Comemorando a data, o presidente dos Estados Unidos, Bill Clinton, propôs que os Estados Unidos e a Europa completem a nobre viagem iniciada pela geração de George Marshall, desta vez sem deixar ninguém excluído. Com isto, o líder norte-americano lembrava também que o inusitado programa deixou de lado muita gente. No caso específico, os países da Europa Oriental foram excluídos e isto, conforme os analistas, ajudou a forjar o espírito da guerra fria, tanto por ter permitido que a União Soviética assumisse o papel de única protetora e amiga daquelas nações, como por criar uma divisão real entre os dois lados. Assim, o que o sr. Clinton sugere é que agora, 50 anos depois do lançamento do Plano, haja novo esforço visando ajudar precisamente aqueles países da Europa Oriental, antes excluídos, e que vivem hoje uma realidade muito dramática.
A grande maioria da população pouco sabe da 2ª Guerra Mundial, suas causas ou seus efeitos. Entretanto, é importante relembrar que ao seu final, a Europa estava praticamente destruída. Meio século depois, a realidade é bem diferente. A Alemanha, derrotada, dividida, completamente arrasada, é de novo uma potência mundial. A França, a Holanda, a Itália, todos os países da Europa Ocidental pagaram um preço enorme àquele terrível confronto e, hoje, vivem uma situação fantástica, em comparação, por exemplo, com os países da América Latina, que jamais foram tão agredidos.
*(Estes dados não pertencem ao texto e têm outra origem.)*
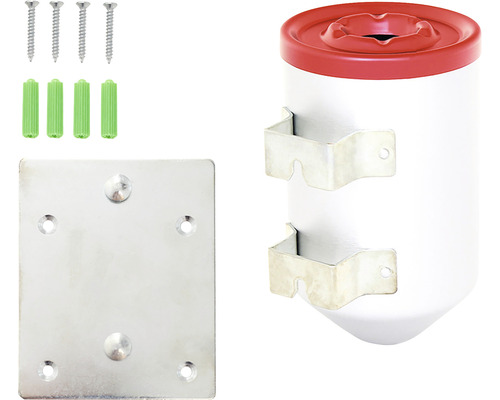 Scrumieră de perete cu material de montare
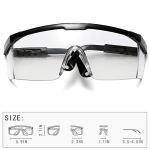 Adjustable Anti-Fog Safety Glasses for Labs – 5PCS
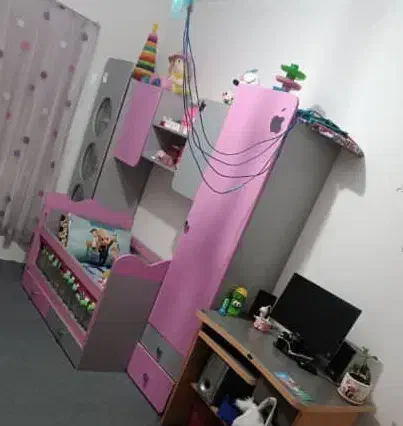 سرویس خواب کودک و نوجوان|تخت و سرویس خواب|پرند, فاز ۴|دیوار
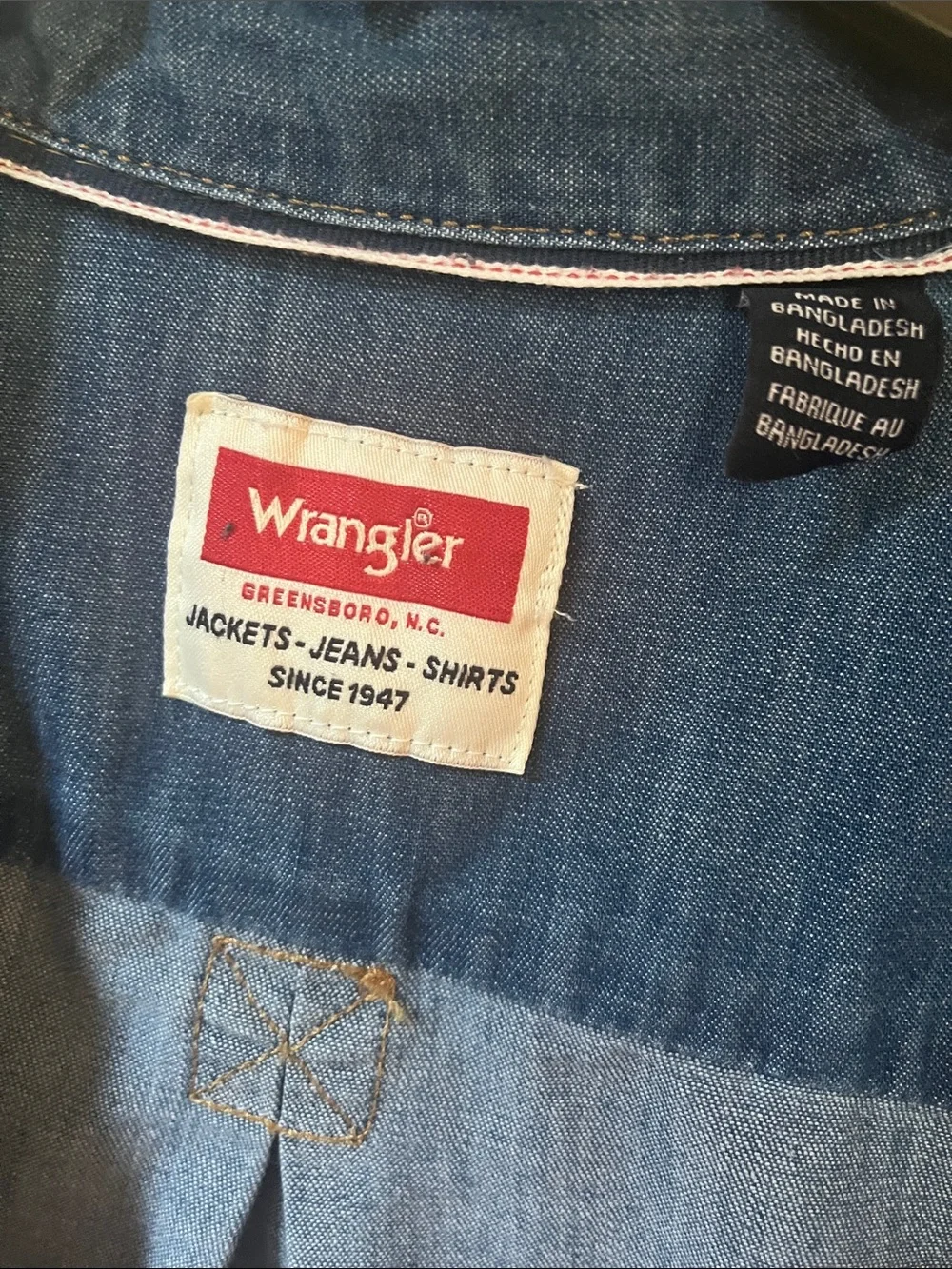 Men’s Wrangler Blue Denim Shirt Jacket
Considerar que isto foi possível em função da coragem, da disposição, da garra de seus respectivos povos, é perceber apenas parte da verdade. Os US$ 13 bilhões que os Estados Unidos despejaram sobre a Europa, equivalentes hoje a US$ 88 bilhões, como bem lembrou durante a solenidade em Haia o presidente Clinton, tiveram importante parcela de responsabilidade sobre este renascimento. Não por outro motivo, nos anos 50, quando dólares norte-americanos eram jogados sobre a Europa, países aliados da luta contra o fascismo, como o Brasil, bem pediram um Plano Marshall para a América Latina. Mas, como se sabe, jamais foram atendidos.
O que preocupa hoje é justamente o fato de que, ao comemorar o cinquentenário de um programa que, de fato, ajudou na reconstrução da Europa, o presidente dos Estados Unidos conclame os seus aliados a um esforço similar, para recuperar os países da Europa Oriental. Uma vez mais, o foco do grande vizinho do Norte se volta para o outro lado do Oceano. Não deixa de ser curioso perceber que quando viaja pela América, como fez recentemente, Clinton fala muito em mercado livre, em abertura, mas pouco em oferecer qualquer tipo de contrapartida aos países do Continente. Na Europa, o discurso é outro.
Desde a queda do Muro de Berlim, as instituições financeiras internacionais já canalizaram para as novas democracias do Leste Europeu cerca de US$ 95 bilhões, segundo Clinton. Apenas uma parte disto seria mais que suficiente para dar um enorme impulso à América Latina, que sem dúvida também precisa e merece apoio para as suas incipientes democracias.